**Stated task**
Reproduce all of the data below word for word, but leave the pictures out of your copy.

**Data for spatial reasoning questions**
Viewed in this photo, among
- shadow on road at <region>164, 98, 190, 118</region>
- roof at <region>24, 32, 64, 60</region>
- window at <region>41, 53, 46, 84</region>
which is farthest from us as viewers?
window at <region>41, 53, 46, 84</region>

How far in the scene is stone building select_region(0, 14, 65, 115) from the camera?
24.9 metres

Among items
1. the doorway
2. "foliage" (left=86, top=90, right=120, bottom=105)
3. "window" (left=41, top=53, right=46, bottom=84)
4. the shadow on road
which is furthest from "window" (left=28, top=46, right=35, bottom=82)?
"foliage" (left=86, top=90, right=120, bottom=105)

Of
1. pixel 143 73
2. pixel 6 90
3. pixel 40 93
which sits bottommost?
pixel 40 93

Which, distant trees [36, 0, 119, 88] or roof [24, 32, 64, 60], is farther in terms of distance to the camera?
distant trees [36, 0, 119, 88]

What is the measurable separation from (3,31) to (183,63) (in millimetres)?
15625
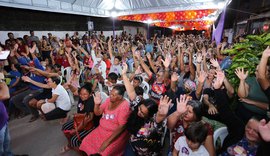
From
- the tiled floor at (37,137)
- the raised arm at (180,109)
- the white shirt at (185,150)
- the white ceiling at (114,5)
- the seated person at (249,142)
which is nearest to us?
the seated person at (249,142)

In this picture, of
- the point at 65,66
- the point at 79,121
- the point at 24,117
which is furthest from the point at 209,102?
the point at 65,66

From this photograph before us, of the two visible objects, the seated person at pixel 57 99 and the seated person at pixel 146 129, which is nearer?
the seated person at pixel 146 129

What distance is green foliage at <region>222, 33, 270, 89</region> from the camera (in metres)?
2.13

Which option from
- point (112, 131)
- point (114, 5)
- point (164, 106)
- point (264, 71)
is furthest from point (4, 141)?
point (114, 5)

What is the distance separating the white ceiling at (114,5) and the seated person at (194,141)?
516cm

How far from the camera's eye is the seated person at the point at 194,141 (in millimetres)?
1525

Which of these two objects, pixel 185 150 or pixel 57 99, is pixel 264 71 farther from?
pixel 57 99

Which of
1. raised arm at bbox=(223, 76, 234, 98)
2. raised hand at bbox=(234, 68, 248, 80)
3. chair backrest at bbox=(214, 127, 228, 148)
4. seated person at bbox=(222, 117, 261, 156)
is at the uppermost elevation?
raised hand at bbox=(234, 68, 248, 80)

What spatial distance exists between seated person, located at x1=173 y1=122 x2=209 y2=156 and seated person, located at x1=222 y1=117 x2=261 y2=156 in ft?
0.98

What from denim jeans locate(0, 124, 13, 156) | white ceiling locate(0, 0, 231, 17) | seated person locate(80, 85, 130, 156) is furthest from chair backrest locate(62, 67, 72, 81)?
seated person locate(80, 85, 130, 156)

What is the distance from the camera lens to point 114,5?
790 cm

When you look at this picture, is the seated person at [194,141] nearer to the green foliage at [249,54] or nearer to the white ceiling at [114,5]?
the green foliage at [249,54]

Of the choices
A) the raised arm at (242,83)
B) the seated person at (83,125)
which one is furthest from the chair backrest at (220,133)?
the seated person at (83,125)

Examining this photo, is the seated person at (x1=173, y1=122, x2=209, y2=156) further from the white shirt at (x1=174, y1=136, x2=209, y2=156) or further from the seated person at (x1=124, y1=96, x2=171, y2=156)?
the seated person at (x1=124, y1=96, x2=171, y2=156)
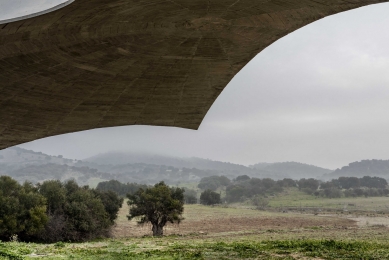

**Worked solution**
Viewed in this photo, among
- shadow on road at <region>164, 98, 190, 118</region>
- roof at <region>24, 32, 64, 60</region>
- window at <region>41, 53, 46, 84</region>
which is farthest from us as viewers?
window at <region>41, 53, 46, 84</region>

How far in the scene is stone building select_region(0, 14, 65, 115) from the camera?
24.9 metres

Among items
1. the doorway
2. "foliage" (left=86, top=90, right=120, bottom=105)
3. "window" (left=41, top=53, right=46, bottom=84)
4. the shadow on road
which is furthest from "window" (left=28, top=46, right=35, bottom=82)?
"foliage" (left=86, top=90, right=120, bottom=105)

Of
1. pixel 143 73
2. pixel 6 90
3. pixel 40 93
which sits bottommost?
pixel 40 93

Which, distant trees [36, 0, 119, 88] or roof [24, 32, 64, 60], is farther in terms of distance to the camera?
distant trees [36, 0, 119, 88]

What is the measurable separation from (3,31) to (183,63) (in millimetres)?
15625
From
- the tiled floor at (37,137)
- the raised arm at (180,109)
- the white shirt at (185,150)
- the white ceiling at (114,5)
- the seated person at (249,142)
which is nearest to us?
the seated person at (249,142)

In this picture, of
- the point at 65,66
- the point at 79,121
- the point at 24,117
which is furthest from the point at 209,102?
the point at 65,66

From this photograph before us, of the two visible objects, the seated person at pixel 57 99 and the seated person at pixel 146 129, which is nearer?
the seated person at pixel 146 129

What distance is green foliage at <region>222, 33, 270, 89</region> from the camera (in metres)?
2.13

Which option from
- point (112, 131)
- point (114, 5)
- point (164, 106)
- point (264, 71)
is furthest from point (4, 141)?
point (114, 5)

What is the distance separating the white ceiling at (114,5) and the seated person at (194,141)?
516cm

How far from the camera's eye is the seated person at the point at 194,141 (in millimetres)?
1525

Which of these two objects, pixel 185 150 or pixel 57 99, is pixel 264 71 farther from?
pixel 57 99

Which of
1. raised arm at bbox=(223, 76, 234, 98)
2. raised hand at bbox=(234, 68, 248, 80)
3. chair backrest at bbox=(214, 127, 228, 148)
4. seated person at bbox=(222, 117, 261, 156)
is at the uppermost elevation?
raised hand at bbox=(234, 68, 248, 80)

What spatial distance exists between seated person, located at x1=173 y1=122 x2=209 y2=156 and seated person, located at x1=222 y1=117 x2=261 y2=156 in ft?
0.98

What from denim jeans locate(0, 124, 13, 156) | white ceiling locate(0, 0, 231, 17) | seated person locate(80, 85, 130, 156) is furthest from chair backrest locate(62, 67, 72, 81)?
seated person locate(80, 85, 130, 156)

What is the distance from the camera lens to point 114,5?
790 cm

When you look at this picture, is the seated person at [194,141] nearer to the green foliage at [249,54] or nearer to the white ceiling at [114,5]?
the green foliage at [249,54]

Of the choices
A) the raised arm at (242,83)
B) the seated person at (83,125)
which one is furthest from the chair backrest at (220,133)?
the seated person at (83,125)

Examining this photo, is the seated person at (x1=173, y1=122, x2=209, y2=156) further from the white shirt at (x1=174, y1=136, x2=209, y2=156) or further from the seated person at (x1=124, y1=96, x2=171, y2=156)?
the seated person at (x1=124, y1=96, x2=171, y2=156)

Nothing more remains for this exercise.